The railway timetable rescheduling problem is a challenging problem in both industry and academia. It is required to calculate a feasible and relatively good timetable within a limited time to reduce the negative impact of disturbances or disruptions. The railway timetable rescheduling problem is typically formulated as a mixed integer linear programming (MILP) problem, which is difficult to solve due to the existence of the integer variables. To address this problem, many optimization-based studies have been conducted. The main advantage of using optimization-based methods is that they are easy to implement and more straightforward. However, the main disadvantage is that most optimization-based methods cannot reach the time requirements for large railway timetable rescheduling problems. There are also some researches using reinforcement learning techniques to solve this problem. By using reinforcement learning, the time requirement could be fulfilled.
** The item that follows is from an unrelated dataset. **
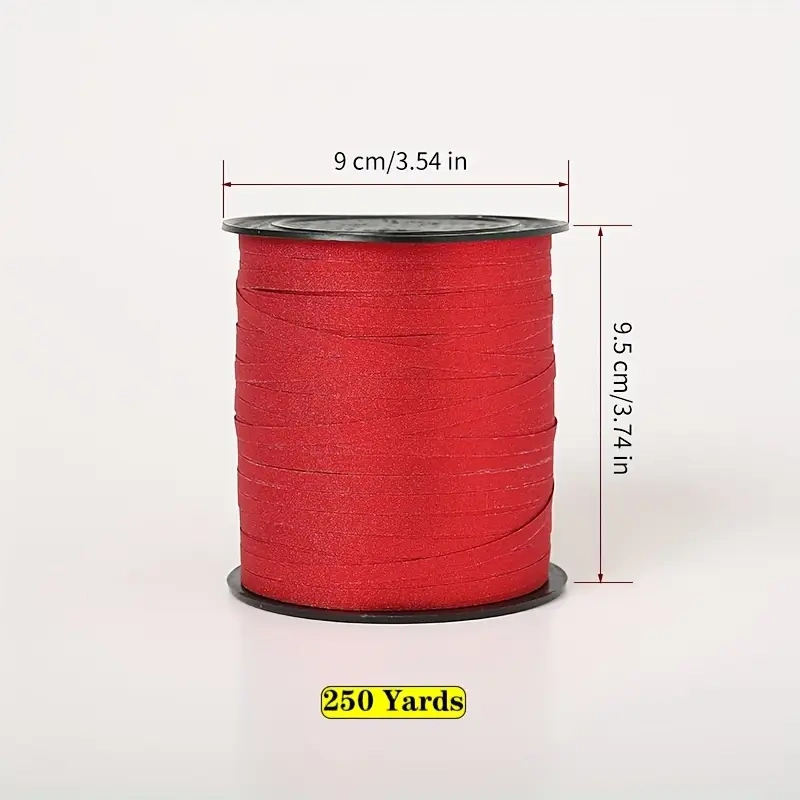 Ruy băng nhựa màu nhung kim tuyến bản 0.5cm x 250 yard ảnh 12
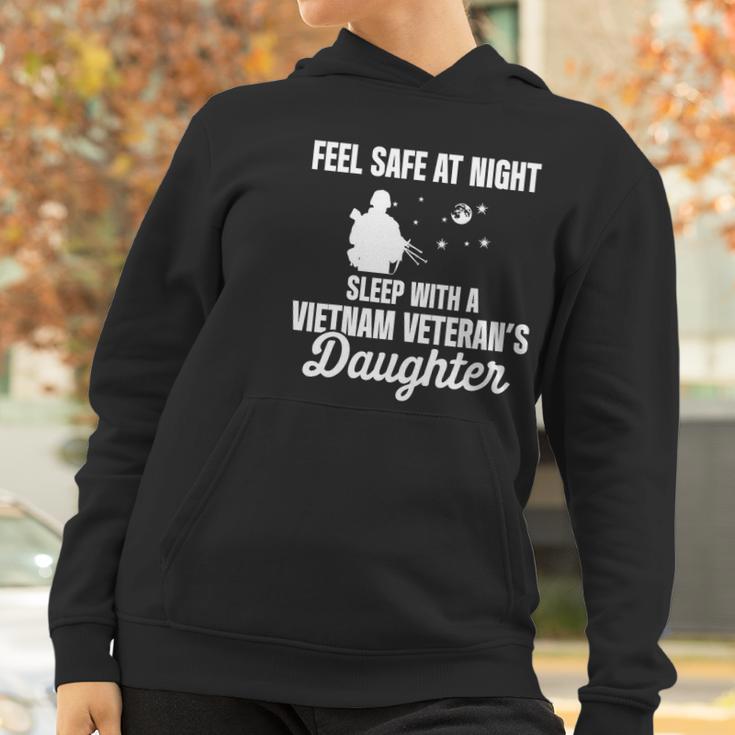 Vietnam War Veteran Daughter Safe Military Soldier Vet Graphic Design Printed Casual Daily Basic Women Hoodie Gifts for Women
In this thesis, an algorithm that combines both reinforcement learning and optimization approaches is proposed to solve the railway timetable rescheduling problem. In the beginning, the reinforcement learning environment is constructed from the railway timetable rescheduling problem. By selecting the independent integer variables as the action, the constraints involving the integer variables are satisfied. After that, a value-based reinforcement learning algorithm is implemented to determine the independent integer variables of the MILP problem. Then, the complete solution of the integer variables could be derived from these independent integer variables. With the solution of integer variables, the MILP problem could be transformed into a linear programming problem, which could be solved efficiently.

Several case studies are conducted in this thesis based on part of the Dutch railway network from Utrecht to 's-Hertogenbosch. The simulation results show that the proposed method makes a great improvement compared with the baseline regarding reducing the total delay of the system. Meanwhile, the reinforcement learning-based method also has an obvious advantage in terms of running time.